White House Press Secretary Sean Spicer ruffled feather at Friday's press corps briefing when he stopped even pretending to respond to questions from news agencies not friendly to the Trump administration.
"Why explaination did Mr. Kushner give for not disclosing his meeting with Russian officials when applying for his security clearance?" NBC correspondent Hallie Jackson asked.
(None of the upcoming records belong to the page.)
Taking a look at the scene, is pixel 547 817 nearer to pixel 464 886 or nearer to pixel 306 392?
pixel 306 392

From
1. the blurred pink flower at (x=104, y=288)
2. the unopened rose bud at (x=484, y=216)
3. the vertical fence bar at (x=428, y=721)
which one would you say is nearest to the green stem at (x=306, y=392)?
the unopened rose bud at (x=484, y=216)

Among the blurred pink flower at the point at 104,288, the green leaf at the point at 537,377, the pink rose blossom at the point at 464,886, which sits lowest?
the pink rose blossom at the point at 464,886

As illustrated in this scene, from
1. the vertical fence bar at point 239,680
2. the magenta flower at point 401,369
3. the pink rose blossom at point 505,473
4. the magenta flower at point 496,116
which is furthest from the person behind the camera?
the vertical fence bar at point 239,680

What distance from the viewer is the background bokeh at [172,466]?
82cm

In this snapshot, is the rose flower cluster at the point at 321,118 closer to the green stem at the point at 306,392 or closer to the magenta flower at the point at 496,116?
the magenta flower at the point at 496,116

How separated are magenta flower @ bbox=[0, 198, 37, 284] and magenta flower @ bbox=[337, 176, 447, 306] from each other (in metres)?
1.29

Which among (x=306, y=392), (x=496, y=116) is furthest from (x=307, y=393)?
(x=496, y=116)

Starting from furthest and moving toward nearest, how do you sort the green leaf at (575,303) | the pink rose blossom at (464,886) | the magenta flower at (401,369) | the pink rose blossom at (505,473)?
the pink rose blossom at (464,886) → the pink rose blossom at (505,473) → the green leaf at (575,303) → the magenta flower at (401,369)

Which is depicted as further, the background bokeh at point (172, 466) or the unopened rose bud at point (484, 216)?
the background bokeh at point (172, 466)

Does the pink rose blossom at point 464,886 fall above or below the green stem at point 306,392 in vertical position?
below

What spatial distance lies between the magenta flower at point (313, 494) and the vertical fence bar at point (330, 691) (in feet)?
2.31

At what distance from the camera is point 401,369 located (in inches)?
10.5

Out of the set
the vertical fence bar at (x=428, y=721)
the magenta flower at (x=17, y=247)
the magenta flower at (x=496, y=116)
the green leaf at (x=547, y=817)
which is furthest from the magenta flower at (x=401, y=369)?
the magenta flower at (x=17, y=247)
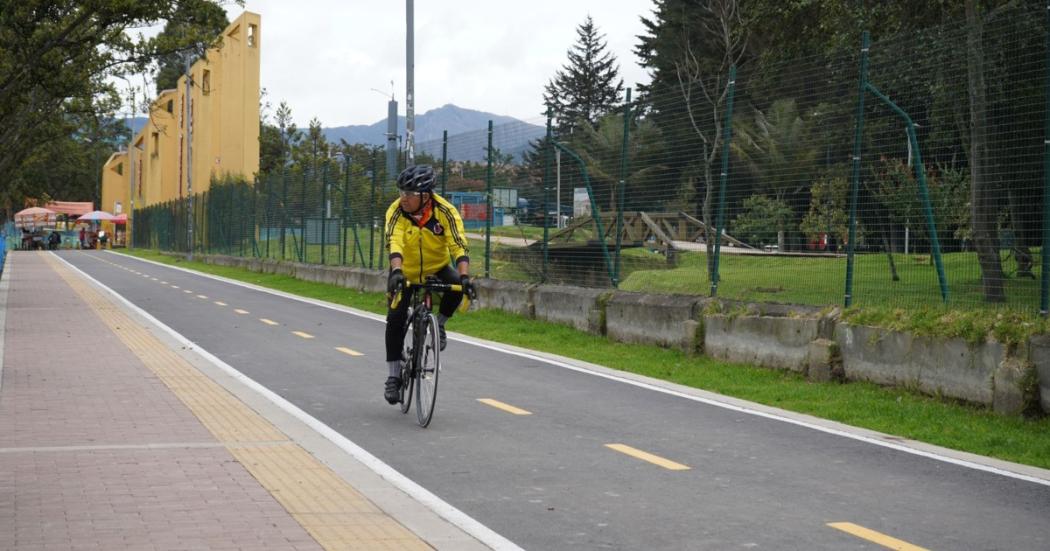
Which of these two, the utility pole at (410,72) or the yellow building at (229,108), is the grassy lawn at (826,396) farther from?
the yellow building at (229,108)

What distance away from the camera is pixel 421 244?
951 cm

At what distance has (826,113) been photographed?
12930 mm

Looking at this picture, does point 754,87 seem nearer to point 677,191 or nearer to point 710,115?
point 710,115

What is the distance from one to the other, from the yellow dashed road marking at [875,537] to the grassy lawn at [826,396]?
255 centimetres

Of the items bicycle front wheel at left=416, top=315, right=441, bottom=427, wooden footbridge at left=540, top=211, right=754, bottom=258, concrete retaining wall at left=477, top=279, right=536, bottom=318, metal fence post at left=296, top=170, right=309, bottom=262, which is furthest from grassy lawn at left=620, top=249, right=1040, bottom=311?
metal fence post at left=296, top=170, right=309, bottom=262

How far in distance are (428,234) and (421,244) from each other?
0.09 meters

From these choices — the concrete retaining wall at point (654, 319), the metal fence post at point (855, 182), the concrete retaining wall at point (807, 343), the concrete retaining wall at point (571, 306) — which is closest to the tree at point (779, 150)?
the metal fence post at point (855, 182)

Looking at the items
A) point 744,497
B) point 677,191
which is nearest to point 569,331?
point 677,191

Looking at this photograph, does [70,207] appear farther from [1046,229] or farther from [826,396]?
[1046,229]

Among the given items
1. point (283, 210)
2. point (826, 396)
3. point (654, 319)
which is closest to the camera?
point (826, 396)

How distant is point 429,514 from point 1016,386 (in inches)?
208

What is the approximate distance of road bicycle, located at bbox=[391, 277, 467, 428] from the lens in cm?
923

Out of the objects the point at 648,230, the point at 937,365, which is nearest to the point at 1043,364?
the point at 937,365

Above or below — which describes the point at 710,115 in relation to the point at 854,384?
above
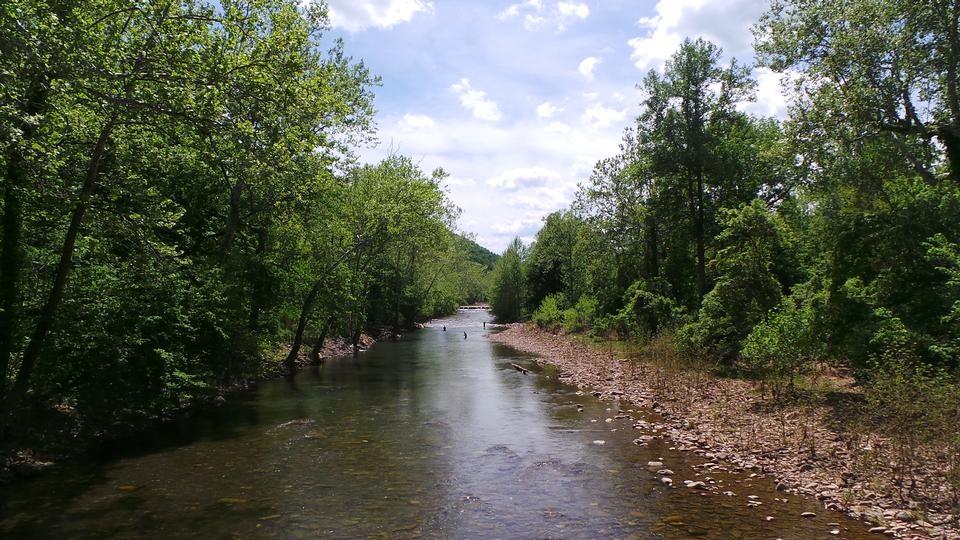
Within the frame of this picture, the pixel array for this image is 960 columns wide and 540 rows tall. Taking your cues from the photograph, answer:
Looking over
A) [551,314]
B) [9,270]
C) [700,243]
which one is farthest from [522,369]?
[551,314]

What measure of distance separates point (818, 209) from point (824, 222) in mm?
9170

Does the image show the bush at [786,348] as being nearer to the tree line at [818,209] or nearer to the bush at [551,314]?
the tree line at [818,209]

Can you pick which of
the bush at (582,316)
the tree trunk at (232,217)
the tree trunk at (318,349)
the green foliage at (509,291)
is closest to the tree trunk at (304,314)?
the tree trunk at (318,349)

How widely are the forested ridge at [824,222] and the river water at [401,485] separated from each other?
373cm

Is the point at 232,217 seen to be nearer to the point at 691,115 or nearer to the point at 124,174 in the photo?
the point at 124,174

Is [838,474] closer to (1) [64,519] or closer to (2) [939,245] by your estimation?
(2) [939,245]

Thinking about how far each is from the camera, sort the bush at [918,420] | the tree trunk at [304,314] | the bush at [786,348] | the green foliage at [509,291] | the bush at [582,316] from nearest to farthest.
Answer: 1. the bush at [918,420]
2. the bush at [786,348]
3. the tree trunk at [304,314]
4. the bush at [582,316]
5. the green foliage at [509,291]

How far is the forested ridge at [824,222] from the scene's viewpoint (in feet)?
40.2

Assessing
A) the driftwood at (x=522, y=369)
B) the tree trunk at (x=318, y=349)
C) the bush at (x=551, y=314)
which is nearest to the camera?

"Yum, yum, yum. I love vanilla," Secretary Spicer said while he ate an entire pint of Häagen-Dazs ice cream, acting as though he couldn't hear her questions.
New York Times correspondent
Mark Landler attempted to ask about possible collusion between the Trump campaign and Russian hackers.
"Fake news. Fake news. Fake news," Spicer said while failing to keep a rhythm with a rubber-ball-and-paddle toy.
"I don't suppose you have any news on why Steve Bannon was removed from the National Security Council?" CNN correspondent Jim Acosta reluctantly asked.
"Is someone talking? It's like someone's talking, but all I hear is buzzing, like a little annoying knat in my ear."
Finally, Fox News' John Roberts raised his hand.
"What is the president doing to get hard-working Americans back to work?"
"Excellent question, John! Why don't you come back after lunch for a two-hour sit-down with President Trump. The rest of you rubes can go now."